__Work required__. Locate each line in the material below that contains the string "space", and copy every such line in full. Matching is case-sensitive.

____ Records supplied

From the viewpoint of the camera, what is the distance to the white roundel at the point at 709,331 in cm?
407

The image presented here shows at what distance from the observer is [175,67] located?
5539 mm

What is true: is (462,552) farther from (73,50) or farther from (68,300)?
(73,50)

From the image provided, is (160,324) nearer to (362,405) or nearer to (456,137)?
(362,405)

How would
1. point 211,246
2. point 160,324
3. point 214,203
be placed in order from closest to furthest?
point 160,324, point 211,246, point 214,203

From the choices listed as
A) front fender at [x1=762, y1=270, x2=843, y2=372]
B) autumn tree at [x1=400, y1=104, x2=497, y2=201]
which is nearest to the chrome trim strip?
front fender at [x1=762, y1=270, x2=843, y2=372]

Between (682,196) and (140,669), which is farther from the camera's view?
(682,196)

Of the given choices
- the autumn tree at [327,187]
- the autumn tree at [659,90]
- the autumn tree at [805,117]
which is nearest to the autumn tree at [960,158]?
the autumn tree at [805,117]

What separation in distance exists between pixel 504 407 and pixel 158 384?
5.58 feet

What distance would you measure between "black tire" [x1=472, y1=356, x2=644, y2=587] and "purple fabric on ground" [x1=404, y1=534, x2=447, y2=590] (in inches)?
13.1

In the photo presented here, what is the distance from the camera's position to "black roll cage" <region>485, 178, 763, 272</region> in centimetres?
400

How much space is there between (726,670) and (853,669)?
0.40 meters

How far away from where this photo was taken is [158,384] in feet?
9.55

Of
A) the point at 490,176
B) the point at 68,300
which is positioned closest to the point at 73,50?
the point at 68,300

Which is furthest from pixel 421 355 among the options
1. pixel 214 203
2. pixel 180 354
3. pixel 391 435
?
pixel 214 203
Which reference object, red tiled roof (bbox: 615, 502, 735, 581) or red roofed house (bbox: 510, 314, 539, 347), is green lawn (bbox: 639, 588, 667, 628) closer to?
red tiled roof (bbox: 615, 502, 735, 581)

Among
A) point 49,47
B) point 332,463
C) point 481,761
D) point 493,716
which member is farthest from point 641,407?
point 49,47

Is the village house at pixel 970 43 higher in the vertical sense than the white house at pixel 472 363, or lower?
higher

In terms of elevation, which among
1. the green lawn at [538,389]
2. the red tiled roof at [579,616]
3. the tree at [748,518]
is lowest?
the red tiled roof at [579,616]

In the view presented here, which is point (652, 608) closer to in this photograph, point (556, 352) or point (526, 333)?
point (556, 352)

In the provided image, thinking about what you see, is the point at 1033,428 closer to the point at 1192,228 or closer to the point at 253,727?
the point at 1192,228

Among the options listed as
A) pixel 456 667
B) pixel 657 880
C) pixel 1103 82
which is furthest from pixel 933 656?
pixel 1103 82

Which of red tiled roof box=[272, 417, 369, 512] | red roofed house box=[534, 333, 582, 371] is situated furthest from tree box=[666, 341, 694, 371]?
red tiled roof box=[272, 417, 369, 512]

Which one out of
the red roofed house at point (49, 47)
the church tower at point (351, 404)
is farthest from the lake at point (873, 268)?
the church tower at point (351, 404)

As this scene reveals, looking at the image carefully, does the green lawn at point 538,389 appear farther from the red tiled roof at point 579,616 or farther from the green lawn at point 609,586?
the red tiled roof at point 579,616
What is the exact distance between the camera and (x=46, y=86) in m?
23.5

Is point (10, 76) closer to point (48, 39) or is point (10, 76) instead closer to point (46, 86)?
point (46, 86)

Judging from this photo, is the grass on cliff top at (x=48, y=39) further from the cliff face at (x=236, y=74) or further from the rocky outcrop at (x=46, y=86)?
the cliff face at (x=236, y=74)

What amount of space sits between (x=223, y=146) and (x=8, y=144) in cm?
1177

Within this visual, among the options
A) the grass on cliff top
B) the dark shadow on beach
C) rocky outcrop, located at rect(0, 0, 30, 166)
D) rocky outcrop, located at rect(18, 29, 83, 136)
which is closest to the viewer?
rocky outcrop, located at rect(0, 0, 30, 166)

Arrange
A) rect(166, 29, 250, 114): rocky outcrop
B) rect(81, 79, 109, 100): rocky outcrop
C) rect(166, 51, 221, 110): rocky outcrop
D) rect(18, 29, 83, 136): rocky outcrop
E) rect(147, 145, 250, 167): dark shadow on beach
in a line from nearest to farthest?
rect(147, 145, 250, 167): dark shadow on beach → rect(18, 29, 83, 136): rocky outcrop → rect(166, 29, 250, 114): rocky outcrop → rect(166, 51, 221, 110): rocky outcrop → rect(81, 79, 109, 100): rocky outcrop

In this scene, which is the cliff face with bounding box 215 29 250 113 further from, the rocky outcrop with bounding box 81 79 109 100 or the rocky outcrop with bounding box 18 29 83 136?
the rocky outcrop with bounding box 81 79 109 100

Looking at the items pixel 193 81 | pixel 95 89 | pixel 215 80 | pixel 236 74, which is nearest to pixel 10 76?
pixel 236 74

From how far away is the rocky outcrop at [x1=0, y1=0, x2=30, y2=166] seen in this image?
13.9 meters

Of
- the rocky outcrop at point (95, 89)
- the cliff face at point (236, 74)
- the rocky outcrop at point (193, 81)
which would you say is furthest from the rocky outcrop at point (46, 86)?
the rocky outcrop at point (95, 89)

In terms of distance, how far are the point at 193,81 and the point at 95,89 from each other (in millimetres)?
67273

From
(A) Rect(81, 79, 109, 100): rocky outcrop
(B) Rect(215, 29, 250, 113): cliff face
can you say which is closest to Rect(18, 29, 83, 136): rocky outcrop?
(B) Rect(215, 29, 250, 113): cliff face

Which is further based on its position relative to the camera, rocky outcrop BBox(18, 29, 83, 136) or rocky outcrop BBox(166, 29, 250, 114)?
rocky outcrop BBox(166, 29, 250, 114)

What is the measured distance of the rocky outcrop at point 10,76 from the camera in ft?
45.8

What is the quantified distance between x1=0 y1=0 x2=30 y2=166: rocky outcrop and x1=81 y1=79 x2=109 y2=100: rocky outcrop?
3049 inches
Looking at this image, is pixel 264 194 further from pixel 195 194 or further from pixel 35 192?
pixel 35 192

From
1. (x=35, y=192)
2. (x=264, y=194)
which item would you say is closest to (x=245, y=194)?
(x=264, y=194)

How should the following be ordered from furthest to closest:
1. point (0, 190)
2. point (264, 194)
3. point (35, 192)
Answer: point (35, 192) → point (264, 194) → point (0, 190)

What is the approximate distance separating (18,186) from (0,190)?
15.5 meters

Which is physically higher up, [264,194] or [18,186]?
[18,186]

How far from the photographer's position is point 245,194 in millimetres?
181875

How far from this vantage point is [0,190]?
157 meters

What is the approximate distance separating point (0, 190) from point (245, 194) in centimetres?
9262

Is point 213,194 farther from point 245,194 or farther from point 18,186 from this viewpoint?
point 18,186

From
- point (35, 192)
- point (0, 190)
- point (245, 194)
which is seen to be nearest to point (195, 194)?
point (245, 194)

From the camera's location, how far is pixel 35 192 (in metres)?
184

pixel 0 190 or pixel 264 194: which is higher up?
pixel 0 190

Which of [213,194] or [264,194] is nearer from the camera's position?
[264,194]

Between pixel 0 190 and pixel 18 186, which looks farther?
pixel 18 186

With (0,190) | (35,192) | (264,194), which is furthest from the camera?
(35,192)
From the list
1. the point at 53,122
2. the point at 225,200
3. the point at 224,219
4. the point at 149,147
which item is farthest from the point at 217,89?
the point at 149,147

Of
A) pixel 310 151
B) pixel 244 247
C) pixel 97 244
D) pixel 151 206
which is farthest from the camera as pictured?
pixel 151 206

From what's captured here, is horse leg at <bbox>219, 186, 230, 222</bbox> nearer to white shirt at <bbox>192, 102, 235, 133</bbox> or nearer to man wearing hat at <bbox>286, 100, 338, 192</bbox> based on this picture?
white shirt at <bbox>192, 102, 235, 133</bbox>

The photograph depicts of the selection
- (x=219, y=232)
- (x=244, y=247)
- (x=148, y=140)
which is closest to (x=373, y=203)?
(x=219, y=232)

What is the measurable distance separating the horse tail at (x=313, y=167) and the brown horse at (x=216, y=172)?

________

__Task result__.
How much space is there between (726,670) and (853,669)?
What amount of space sits between (x=223, y=146) and (x=8, y=144) in cm?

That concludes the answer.